Backtraced Growth Accounting like this also makes sense for more common SaaS use-cases:
- Color (state ↔ color) historic pageviews, message sends, document creates, time spent by the current GA state of the user
- Color views of a document by the current GA state of the document (eg. a Prezi)
- Color posts in a group by the current GA state of the group (eg. a FB group)
- Color deliveries made by a driver by whether the driver is still active with the company (eg. at Fetchr or Uber)
The Backtraced Growth Accounting picture has become a standard part of our thinking when it comes to client retention, but as the examples above show it can also be useful in other product and business settings. Implementing a framework is simple and fun, it can be deployed repeatedly (we run it for both B2C and C2C use-cases), it’s a relatively easy way to get insight and have top-level impact.

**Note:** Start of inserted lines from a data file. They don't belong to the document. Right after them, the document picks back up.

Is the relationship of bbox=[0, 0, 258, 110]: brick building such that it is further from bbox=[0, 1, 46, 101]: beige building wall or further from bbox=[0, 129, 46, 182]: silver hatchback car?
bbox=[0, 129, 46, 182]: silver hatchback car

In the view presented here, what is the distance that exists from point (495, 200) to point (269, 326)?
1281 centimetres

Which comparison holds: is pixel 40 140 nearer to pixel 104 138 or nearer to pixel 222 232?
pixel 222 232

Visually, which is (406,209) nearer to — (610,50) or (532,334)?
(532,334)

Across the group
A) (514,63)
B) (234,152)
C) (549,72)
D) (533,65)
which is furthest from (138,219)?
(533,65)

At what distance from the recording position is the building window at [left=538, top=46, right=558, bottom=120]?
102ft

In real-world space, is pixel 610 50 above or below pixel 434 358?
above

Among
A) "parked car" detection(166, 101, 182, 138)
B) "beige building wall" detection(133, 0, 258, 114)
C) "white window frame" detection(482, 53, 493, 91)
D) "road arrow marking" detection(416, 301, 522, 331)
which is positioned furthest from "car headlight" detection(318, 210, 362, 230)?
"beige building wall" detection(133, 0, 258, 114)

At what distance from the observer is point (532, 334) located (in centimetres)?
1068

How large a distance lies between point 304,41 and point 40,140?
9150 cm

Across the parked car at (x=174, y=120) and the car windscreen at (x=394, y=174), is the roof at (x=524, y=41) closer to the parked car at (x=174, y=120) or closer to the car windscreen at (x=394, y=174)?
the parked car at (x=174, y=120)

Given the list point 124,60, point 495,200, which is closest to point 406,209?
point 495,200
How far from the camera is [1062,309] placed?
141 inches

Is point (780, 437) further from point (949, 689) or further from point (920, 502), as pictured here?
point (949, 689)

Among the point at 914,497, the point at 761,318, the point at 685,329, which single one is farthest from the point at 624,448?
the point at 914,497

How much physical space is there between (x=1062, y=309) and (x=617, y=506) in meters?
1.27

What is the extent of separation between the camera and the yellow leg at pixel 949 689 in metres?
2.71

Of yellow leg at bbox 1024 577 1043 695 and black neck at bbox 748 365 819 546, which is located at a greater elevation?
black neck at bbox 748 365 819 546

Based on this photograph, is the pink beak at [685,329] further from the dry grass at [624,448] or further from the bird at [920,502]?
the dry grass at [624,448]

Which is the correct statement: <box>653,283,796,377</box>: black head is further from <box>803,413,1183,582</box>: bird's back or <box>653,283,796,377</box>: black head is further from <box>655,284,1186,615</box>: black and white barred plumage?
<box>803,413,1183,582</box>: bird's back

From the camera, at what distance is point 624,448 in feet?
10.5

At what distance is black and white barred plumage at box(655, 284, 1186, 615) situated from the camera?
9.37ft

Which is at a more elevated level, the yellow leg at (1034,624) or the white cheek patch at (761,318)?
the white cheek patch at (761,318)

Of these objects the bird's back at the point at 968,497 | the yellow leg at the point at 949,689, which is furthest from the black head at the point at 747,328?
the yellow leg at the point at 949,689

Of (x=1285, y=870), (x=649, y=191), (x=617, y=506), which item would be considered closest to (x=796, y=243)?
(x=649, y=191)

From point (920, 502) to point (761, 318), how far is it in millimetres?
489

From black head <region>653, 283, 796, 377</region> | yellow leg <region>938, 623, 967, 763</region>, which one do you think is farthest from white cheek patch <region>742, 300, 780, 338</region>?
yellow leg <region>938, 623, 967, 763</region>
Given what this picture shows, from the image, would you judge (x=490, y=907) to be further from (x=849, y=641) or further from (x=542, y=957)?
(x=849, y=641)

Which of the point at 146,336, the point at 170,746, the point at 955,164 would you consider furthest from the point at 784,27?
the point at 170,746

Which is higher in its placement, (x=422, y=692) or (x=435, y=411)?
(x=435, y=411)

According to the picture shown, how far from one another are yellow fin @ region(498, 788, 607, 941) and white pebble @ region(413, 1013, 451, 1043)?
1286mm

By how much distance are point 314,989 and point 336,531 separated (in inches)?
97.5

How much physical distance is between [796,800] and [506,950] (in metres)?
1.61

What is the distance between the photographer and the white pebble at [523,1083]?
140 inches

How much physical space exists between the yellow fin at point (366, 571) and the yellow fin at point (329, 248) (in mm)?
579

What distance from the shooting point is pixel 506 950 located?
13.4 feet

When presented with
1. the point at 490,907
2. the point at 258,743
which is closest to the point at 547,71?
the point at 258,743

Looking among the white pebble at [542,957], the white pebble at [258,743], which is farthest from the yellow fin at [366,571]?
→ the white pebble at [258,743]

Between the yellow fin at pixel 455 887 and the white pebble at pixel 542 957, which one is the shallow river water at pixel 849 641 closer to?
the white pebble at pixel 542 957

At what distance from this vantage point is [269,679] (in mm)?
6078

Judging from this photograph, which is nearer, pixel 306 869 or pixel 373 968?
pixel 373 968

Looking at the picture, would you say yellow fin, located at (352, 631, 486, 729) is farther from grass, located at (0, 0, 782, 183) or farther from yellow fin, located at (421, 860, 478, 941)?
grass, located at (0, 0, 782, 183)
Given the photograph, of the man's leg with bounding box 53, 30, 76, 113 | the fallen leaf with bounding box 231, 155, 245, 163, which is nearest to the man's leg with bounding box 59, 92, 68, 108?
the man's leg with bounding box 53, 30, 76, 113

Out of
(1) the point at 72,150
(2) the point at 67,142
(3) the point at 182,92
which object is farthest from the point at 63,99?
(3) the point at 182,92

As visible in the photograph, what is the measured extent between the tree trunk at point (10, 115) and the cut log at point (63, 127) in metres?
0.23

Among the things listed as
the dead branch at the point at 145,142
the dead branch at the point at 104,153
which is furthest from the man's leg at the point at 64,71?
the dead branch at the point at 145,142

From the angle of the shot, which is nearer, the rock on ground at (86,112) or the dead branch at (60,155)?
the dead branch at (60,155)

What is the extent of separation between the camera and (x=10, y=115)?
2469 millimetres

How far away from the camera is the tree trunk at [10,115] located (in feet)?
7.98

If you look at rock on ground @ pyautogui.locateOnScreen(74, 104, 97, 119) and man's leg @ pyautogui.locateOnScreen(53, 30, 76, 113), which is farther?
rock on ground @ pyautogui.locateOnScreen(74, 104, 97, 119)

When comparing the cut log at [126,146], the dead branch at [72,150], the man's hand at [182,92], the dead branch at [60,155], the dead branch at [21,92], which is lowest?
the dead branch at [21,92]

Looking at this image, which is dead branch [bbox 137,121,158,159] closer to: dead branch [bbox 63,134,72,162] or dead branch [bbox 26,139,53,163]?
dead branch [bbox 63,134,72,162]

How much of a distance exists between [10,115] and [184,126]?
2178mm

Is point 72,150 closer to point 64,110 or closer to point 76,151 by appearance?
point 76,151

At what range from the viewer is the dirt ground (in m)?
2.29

At Fetchr, implementing Growth Accounting and Backtraced Growth Accounting had a major impact on our B2C thinking. Before this, other teams ran one-off analysis with arbitrary cuts on (if client X gives us Y orders, but next month they give us 0.6 * Y, then...), which could be tuned to give any desired answer. Standardized Growth Accounting as described in this article gives a clear, parameter-free picture of both our client-wise and order-wise retention. For us, it showed the business is healthy and growing. The Growth Accouting charts today are on CxOs dashboards and are also presented to investors to explain our B2C business.